[Start ITEMS]
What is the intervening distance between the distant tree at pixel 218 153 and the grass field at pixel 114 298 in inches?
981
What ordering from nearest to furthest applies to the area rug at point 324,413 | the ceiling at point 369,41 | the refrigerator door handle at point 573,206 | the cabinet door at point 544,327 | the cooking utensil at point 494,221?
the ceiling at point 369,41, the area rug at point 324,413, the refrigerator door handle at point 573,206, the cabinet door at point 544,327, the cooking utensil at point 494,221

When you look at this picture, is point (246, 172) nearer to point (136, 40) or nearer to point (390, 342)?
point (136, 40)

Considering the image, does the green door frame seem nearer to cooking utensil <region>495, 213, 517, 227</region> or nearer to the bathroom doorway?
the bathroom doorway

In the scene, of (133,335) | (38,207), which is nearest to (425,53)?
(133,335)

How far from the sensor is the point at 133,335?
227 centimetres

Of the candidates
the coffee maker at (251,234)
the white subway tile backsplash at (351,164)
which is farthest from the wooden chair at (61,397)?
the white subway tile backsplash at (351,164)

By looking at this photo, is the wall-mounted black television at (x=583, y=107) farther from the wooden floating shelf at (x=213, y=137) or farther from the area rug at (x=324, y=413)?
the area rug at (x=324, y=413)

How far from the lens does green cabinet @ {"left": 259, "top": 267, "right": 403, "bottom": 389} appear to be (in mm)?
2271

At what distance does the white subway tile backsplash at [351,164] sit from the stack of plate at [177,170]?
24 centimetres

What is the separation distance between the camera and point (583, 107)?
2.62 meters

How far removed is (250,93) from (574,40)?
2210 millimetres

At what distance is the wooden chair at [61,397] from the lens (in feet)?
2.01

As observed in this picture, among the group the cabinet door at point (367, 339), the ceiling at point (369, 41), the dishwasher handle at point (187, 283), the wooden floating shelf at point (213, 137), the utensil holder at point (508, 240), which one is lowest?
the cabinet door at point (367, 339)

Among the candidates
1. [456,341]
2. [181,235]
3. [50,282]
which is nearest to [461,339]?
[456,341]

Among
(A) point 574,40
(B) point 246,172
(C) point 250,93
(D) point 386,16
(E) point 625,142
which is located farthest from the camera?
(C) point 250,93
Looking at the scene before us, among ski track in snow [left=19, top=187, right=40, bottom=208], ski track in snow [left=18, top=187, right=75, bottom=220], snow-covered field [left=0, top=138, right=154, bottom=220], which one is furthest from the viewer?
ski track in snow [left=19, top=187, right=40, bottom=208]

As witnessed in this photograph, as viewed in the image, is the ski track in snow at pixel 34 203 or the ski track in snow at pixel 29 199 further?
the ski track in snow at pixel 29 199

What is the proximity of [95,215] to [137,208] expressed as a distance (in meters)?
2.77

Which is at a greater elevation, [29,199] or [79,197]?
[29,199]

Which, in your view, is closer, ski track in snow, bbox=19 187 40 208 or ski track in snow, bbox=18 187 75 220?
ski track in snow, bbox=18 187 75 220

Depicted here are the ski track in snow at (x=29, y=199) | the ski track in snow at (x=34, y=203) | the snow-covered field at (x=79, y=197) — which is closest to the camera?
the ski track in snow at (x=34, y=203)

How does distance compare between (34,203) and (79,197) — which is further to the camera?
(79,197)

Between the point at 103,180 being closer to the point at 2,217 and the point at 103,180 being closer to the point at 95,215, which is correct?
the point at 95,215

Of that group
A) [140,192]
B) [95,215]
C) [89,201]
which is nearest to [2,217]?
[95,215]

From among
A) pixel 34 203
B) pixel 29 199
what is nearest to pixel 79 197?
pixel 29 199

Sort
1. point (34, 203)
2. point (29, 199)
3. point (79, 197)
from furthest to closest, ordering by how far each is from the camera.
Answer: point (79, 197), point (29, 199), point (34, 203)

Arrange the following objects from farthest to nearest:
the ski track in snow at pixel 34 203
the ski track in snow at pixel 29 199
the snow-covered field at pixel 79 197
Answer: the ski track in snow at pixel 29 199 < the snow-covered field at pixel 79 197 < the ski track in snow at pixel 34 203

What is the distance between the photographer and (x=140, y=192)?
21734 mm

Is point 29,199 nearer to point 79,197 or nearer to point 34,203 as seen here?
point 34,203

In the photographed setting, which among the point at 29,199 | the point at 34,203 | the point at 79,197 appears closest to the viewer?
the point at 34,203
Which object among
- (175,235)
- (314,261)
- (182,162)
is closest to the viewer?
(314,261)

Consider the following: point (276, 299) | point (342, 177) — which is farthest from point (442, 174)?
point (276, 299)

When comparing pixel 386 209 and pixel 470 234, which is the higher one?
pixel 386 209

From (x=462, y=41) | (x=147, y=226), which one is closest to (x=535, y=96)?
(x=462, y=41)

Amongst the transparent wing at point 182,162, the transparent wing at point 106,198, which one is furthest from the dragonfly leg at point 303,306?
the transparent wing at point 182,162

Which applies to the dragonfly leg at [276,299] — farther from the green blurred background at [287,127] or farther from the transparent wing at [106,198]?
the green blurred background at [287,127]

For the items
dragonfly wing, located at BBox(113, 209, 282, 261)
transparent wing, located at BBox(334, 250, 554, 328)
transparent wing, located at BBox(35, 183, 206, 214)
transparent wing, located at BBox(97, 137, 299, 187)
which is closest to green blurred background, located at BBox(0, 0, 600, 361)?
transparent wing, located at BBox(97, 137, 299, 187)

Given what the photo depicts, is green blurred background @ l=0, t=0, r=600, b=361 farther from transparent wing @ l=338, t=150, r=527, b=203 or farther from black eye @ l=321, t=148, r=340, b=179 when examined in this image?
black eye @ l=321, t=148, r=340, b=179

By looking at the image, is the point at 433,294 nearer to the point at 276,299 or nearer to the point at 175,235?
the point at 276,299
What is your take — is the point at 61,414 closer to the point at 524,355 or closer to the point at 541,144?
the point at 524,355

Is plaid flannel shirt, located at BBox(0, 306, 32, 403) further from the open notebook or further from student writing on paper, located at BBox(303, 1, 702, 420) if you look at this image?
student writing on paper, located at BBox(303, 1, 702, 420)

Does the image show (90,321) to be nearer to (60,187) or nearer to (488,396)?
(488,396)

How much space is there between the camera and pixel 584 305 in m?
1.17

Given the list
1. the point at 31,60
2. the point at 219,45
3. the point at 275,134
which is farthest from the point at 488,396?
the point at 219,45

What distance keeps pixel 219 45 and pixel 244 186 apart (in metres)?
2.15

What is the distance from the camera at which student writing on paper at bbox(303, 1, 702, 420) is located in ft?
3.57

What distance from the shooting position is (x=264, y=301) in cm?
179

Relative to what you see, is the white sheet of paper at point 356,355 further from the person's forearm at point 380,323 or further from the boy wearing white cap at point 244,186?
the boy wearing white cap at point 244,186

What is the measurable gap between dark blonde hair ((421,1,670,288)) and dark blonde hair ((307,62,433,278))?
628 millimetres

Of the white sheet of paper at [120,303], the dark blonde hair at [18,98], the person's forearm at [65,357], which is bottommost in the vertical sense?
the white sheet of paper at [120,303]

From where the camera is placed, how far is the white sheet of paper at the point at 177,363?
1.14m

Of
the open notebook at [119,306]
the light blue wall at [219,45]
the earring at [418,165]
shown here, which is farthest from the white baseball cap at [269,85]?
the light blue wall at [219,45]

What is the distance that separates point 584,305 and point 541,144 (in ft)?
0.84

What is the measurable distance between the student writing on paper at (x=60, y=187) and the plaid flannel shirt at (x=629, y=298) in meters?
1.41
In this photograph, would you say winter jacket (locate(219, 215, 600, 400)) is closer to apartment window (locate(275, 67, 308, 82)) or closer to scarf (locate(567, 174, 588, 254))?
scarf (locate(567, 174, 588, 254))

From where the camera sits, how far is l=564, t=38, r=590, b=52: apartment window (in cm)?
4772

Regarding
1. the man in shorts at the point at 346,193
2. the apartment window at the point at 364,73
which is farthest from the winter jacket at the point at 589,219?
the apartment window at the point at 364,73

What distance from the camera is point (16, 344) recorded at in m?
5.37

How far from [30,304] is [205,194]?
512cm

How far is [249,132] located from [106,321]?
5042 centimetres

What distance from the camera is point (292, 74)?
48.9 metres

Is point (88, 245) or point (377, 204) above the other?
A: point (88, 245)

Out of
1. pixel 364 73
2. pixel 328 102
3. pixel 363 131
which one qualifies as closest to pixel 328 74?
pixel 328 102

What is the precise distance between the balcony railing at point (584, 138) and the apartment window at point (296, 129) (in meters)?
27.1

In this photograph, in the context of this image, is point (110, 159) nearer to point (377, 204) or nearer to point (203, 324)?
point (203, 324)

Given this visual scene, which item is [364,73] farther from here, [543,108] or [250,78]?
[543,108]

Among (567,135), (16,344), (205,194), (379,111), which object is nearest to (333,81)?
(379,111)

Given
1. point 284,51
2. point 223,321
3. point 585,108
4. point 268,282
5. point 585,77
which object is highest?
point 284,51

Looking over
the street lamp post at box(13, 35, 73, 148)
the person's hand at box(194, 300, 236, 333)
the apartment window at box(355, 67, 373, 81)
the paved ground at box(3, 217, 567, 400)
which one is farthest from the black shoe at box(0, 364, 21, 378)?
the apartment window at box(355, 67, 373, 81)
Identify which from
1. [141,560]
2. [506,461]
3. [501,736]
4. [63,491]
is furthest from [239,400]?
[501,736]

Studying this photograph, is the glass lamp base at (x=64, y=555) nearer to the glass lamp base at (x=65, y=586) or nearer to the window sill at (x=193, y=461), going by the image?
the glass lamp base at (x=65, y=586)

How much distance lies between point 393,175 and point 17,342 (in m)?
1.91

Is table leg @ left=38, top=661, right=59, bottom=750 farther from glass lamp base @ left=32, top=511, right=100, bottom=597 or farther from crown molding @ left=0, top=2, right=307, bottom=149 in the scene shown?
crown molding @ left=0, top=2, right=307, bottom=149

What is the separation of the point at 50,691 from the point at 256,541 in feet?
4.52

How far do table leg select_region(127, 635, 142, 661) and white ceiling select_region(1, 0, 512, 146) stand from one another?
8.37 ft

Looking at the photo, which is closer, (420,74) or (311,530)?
[End ITEMS]
Every line from the one containing "Looking over" through the end of the data must be repeated exactly, and no other line.

Looking over
the street lamp post at box(13, 35, 73, 148)
the person's hand at box(194, 300, 236, 333)
the apartment window at box(355, 67, 373, 81)
the paved ground at box(3, 217, 567, 400)
which one is farthest from the black shoe at box(0, 364, 21, 378)?
the apartment window at box(355, 67, 373, 81)
Identify which from
1. [141,560]
2. [506,461]
3. [501,736]
4. [63,491]
is furthest from [239,400]?
[501,736]

Studying this photograph, is the glass lamp base at (x=64, y=555) nearer to the glass lamp base at (x=65, y=586) or nearer to the window sill at (x=193, y=461), going by the image?
the glass lamp base at (x=65, y=586)

How much distance lies between point 393,175 and point 17,342 (in m)?
1.91

Is table leg @ left=38, top=661, right=59, bottom=750 farther from glass lamp base @ left=32, top=511, right=100, bottom=597 or farther from crown molding @ left=0, top=2, right=307, bottom=149 in the scene shown?
crown molding @ left=0, top=2, right=307, bottom=149

What is the separation of the point at 50,691 from the point at 256,541 in feet?
4.52

How far do table leg select_region(127, 635, 142, 661) and white ceiling select_region(1, 0, 512, 146) stand from one another?
8.37 ft

Looking at the photo, which is closer, (420,74) or (311,530)?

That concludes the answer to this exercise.